Failure to amend Contempt Act -- a missed opportunity
By Rakesh Bhatnagar
NEW DELHI: The Atal Behari Vajpayee government has missed an opportunity to make the justice administration system transparent by deciding not to amend the existing Contempt of Courts Act enacted in 1971.
Attorney general for India Soli J Sorabjee had suggested to the government to amend the law to provide truth as defence to a person who is facing action under the Contempt of Courts Act. Union law minister Ram Jethmalani, however, told Parliament that the government had decided not to amend the Act ``for the present''.
Sorabjee had suggested that defence of truth should also be made available in a contempt action as in the case of a libel action. He, however, stressed that if the allegations made against the judiciary were found to be baseless or frivolous, stiff penalties including fine and imprisonment may be imposed upon the person who made such allegations.
Since truth is not a defence for an alleged contemner, legal experts including some former judges, have felt that the Contempt of Courts Act was more a protection for a section of the judiciary which may have been involved in certain actions unbecoming of a judge.
Jethmalani has identified rampant corruption and incompetence among the police and a section of judiciary as some of the causes of corrosion in the justice administration system. ``There is an urgent need to stem the rot'', he has asserted There is no need to change the existing system but what's needed is its overhauling as the ``fatal combination of incompetence and corruption among police, prosecutors, witnesses and judges frustrates justice''.
Supreme Court Chief Justice A S Anand has also sought restoration of people's faith in the justice administration system, which appears to be at ``cross roads''.

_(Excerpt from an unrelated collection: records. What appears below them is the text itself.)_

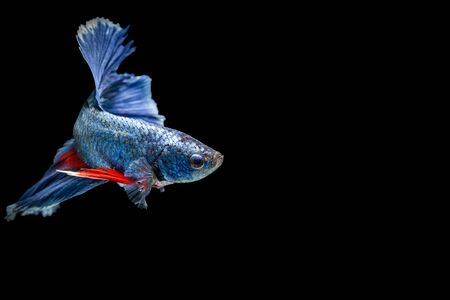 fire fin fighting: siamese fighting fish isolated on black background Stock Photo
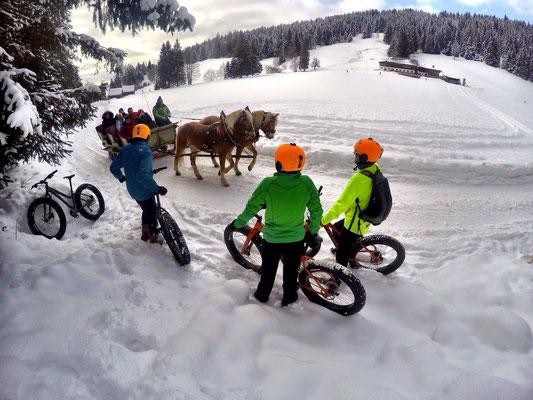 Alpine Fatbike horse Sledge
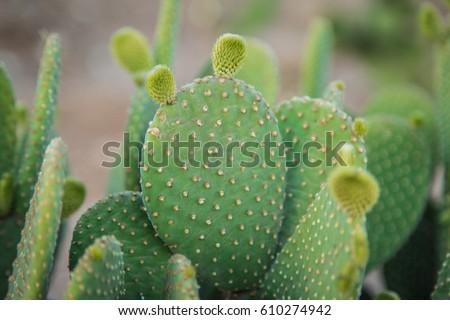 Cactus texture background. Cactus in the desert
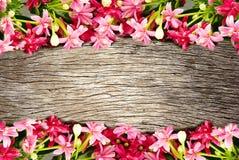 桃红色开花开花的花边界和框架在木背景 免版税库存照片
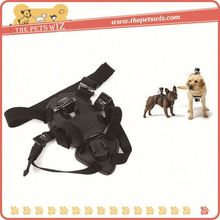 China suppliers pet harness set ,p0wfd chest strap mount for for sale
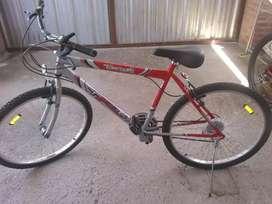 Bicicleta Tomaselli Nueva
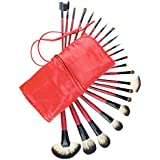 FASH Professional goat hair and nylon makeup Brush Set with Faux Leather Pouch, 22-Piece For Eye Shadow, Blush, Eyeliner.....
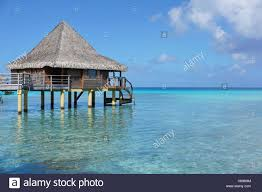 overwater bungalow with thatched roof in the lagoon of rangiroa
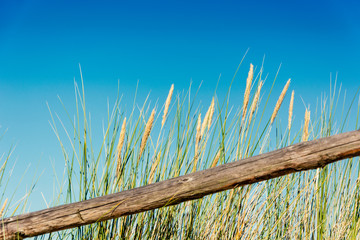 Fototapete - wooden beam and grass on blue sky background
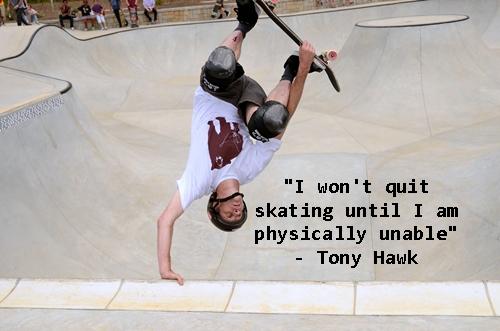 Hawk quote #1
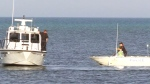 Plane crashes into Lake Huron; 1 person dead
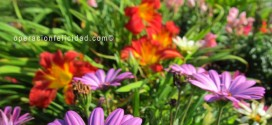 Flores-jardin-vivir-enamorado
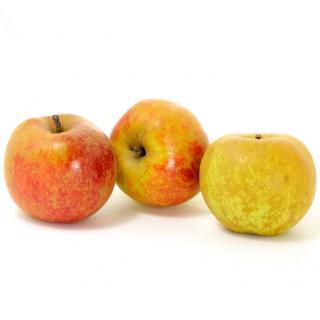 Äpfel Boskoop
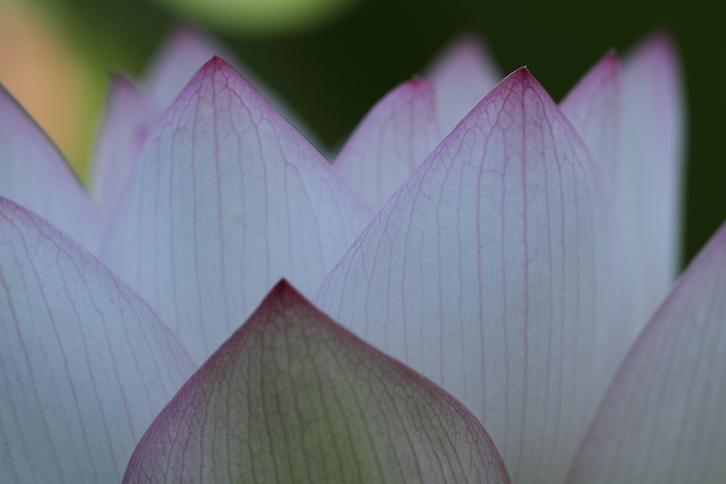 2011.07.13・『 和歌山県植物公園緑化センター・全03その01 』 和歌山県 岩出市 05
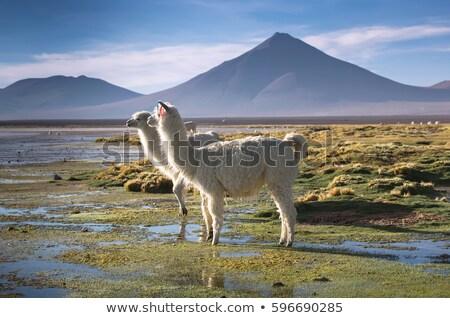 Lamas at Eduardo Avaroa Andean Fauna National Reserve in Bolivia Stock photo © boggy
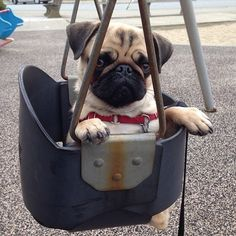 Little pug says: Push me!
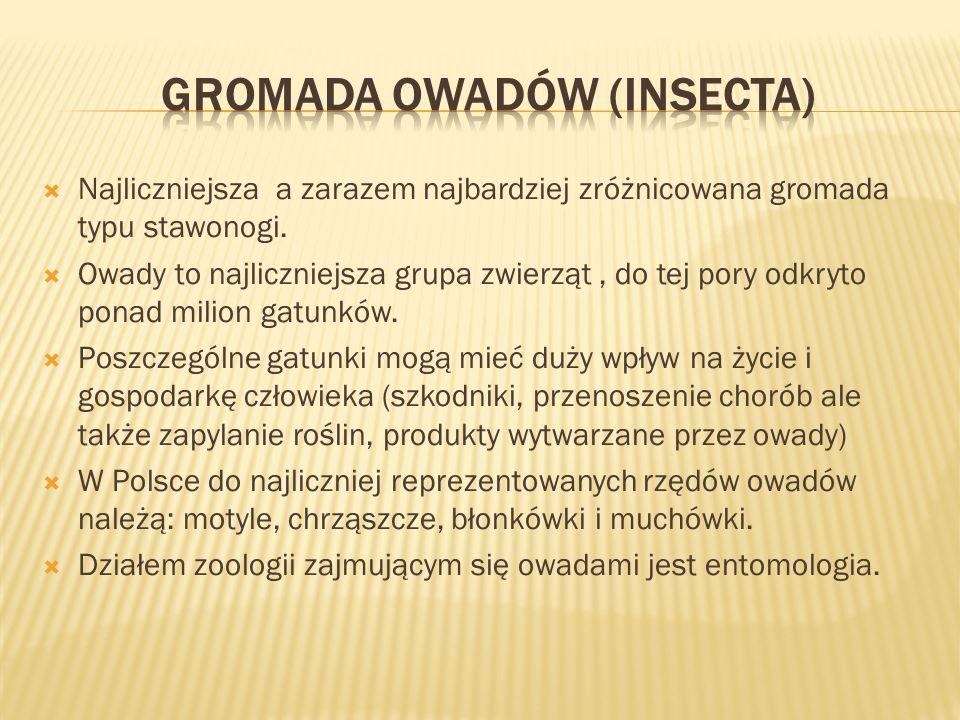 Gromada owadów (Insecta)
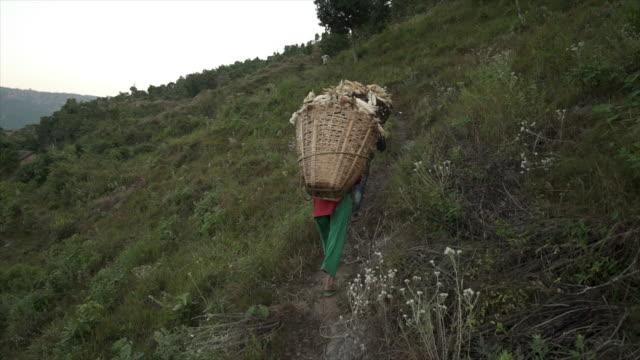 Nepalees man en vrouw voeren grote manden van maïs bergop
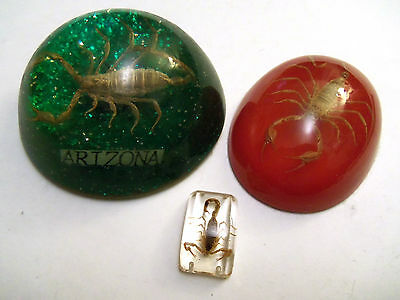 Real SCORPIONS in Acrylic Paperweights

Arguments have been made for and against the efficacy of the Contempt of Courts of Act. It is often argued that the Act is a shield for a section of the judiciary which may be ``corrupt''. Then should it be amended so that the omissions and commissions of a section of the judiciary would be questioned in public? Even this has inherent dangers. Such an amendment with the sole purpose of making the entire judiciary vulnerable to public criticism may do enormous disservice than serve the larger purpose of making its actions transparent.
Some time ago, the Supreme Court had recommended ``in-house'' procedure to deal with the allegations of misconduct or corruption against the judiciary. The procedure is cumbersome besides involving the entire Bar for taking up action against a member of the judiciary.

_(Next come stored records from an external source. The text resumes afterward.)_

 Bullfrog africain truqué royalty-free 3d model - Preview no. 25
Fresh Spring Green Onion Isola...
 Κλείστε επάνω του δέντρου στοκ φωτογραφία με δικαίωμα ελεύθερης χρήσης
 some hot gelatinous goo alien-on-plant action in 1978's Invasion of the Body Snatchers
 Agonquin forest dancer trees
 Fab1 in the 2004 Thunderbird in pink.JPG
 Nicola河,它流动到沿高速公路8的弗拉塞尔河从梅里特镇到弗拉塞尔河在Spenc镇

Soon after Prime Minister Atal Behari Vajpayee indicated in November that the government would evolve a code of conduct for the judiciary, the Supreme Court and high court judges adopted what they described as the ``restatement of values '' incorporating 15 point charter to guide the judges in their behaviour and conduct.

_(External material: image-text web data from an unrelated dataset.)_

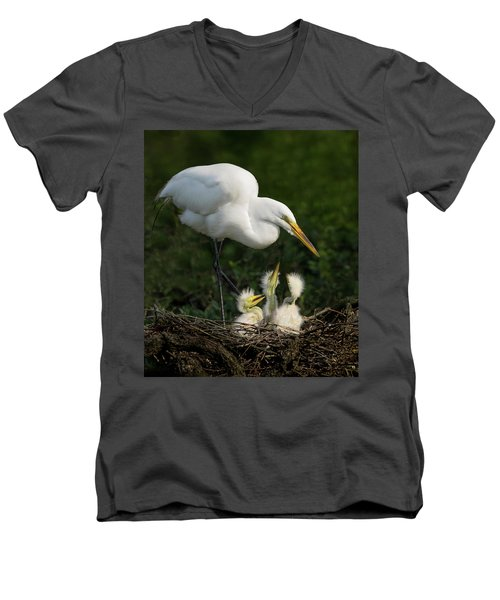 Great Egret With Chicks Men's V-Neck T-Shirt
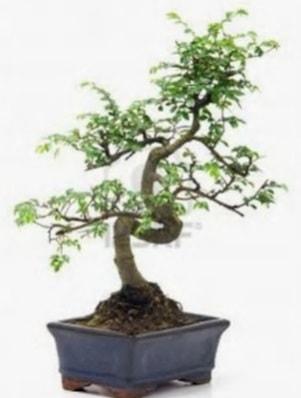 S gövde bonsai minyatür ağaç japon ağacı  Van çiçek satışı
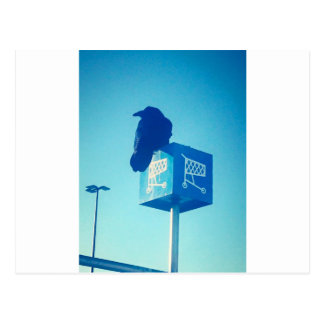 Lone Raven Walmart cart sign Postcard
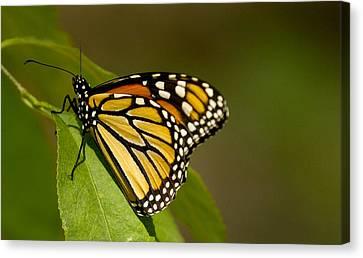 Monarch Beauty Canvas Print by Dean Bennett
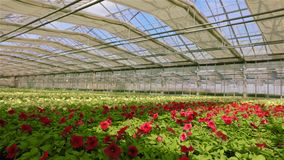 Gro?es modernes Gew?chshaus f?r wachsende Blumen Modernes automatisiertes Glasdach in einem Gew?chshaus vor dem hintergrund stock video footage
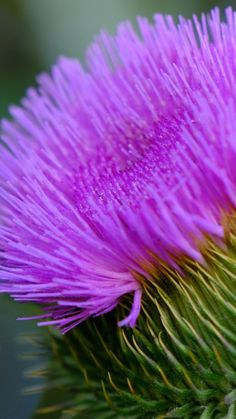 Beautiful Flower Quotes, Beautiful Flowers, Thistle Flower, More Images, Pretty Wallpapers, Colorful Wallpaper, Flower Photos, Free Pictures, Pink Flowers
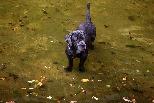 喜歡水的狗兒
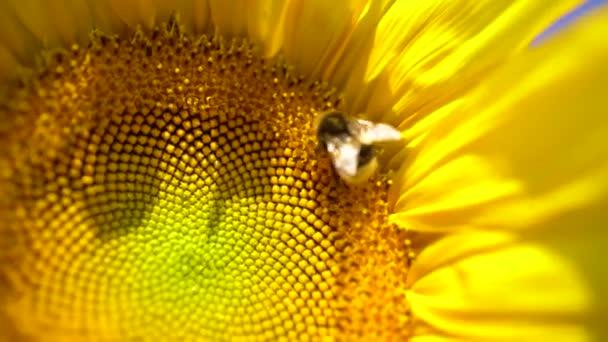 Velký slunečnice zblízka s velkým čmelákem opylení. Krásný makropohled na slunečnici v plném květu s včelami sbírajícími pyl. Včely dělnice a slunečnicové rostliny.
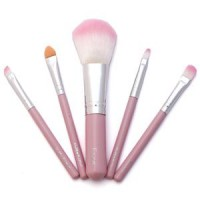 Mini Brush Set HK Isi 5 No Box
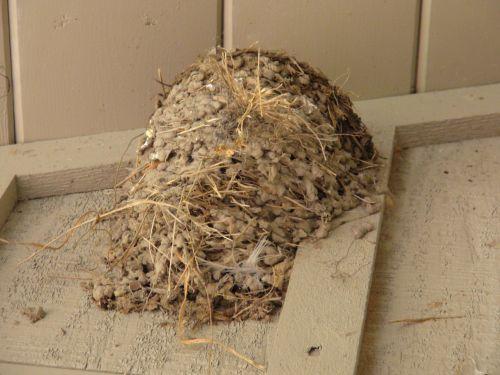 Empty Swallow Nest 2
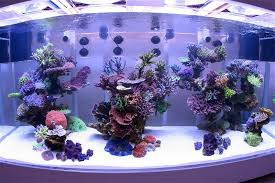 Aquascape Online 28 Best Saltwater Aquascape Images On Pinterest Marine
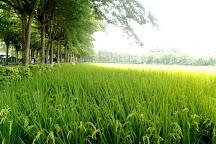 Bada Forest Paradise, Zhutian, Taiwan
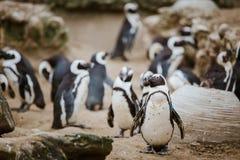 Czarny Footed pingwin gapi się przy kamerą z innymi pingwinami w tle w zoo zdjęcia stock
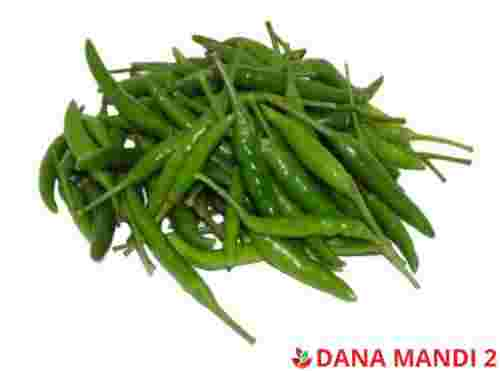 Green Chillis (Sold by LBS)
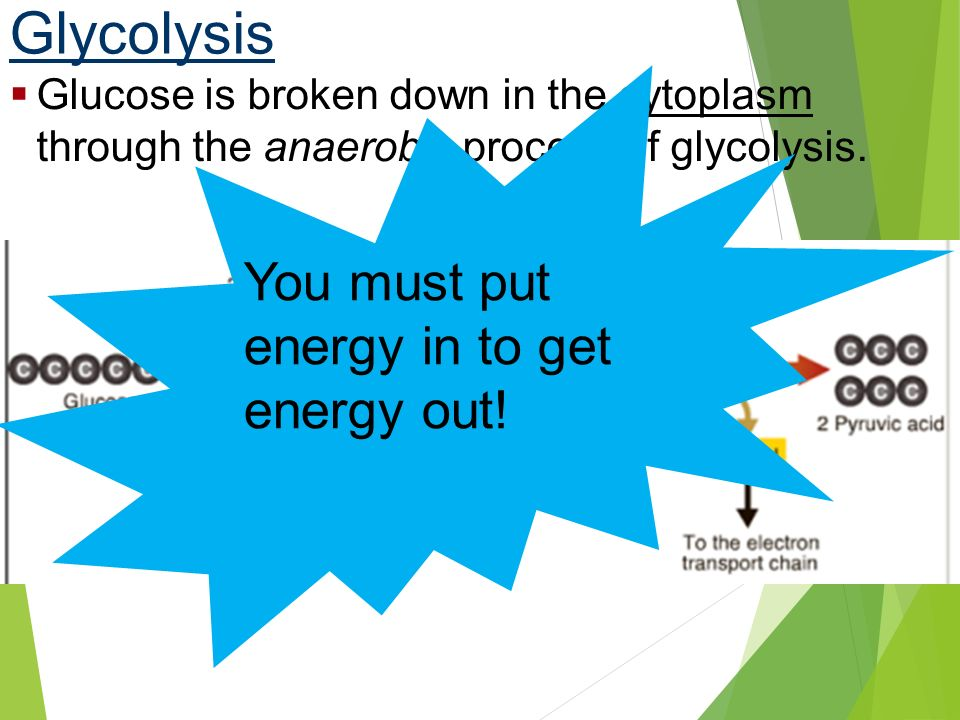 Glycolysis You must put energy in to get energy out!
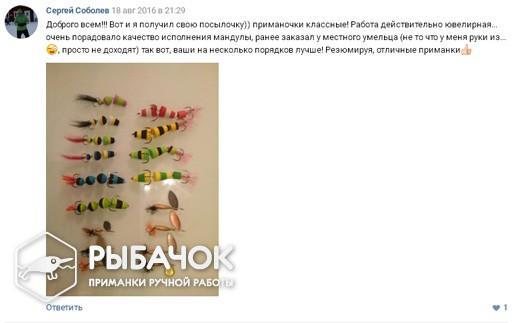 Отзыв Сергея Соболева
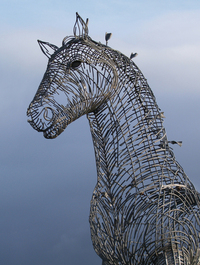 another horse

The charter itself deals with all the possible eventualities which may have the potential of bringing disrepute to the judiciary because of its actions or inactions. In addition, it also aims at strengthening the judicial character .
Be that as it may, Justice Anand is not wrong when he says that latent danger to the judiciary lies from within . The dignity and majesty of judiciary can only be upheld by itself. Its movement in those areas which is the domain of other wings of the state, its judgments which may be impossible to implement, and its practice of delivering justice but with enormous delay may cost a lot to the honourable existence of the judiciary.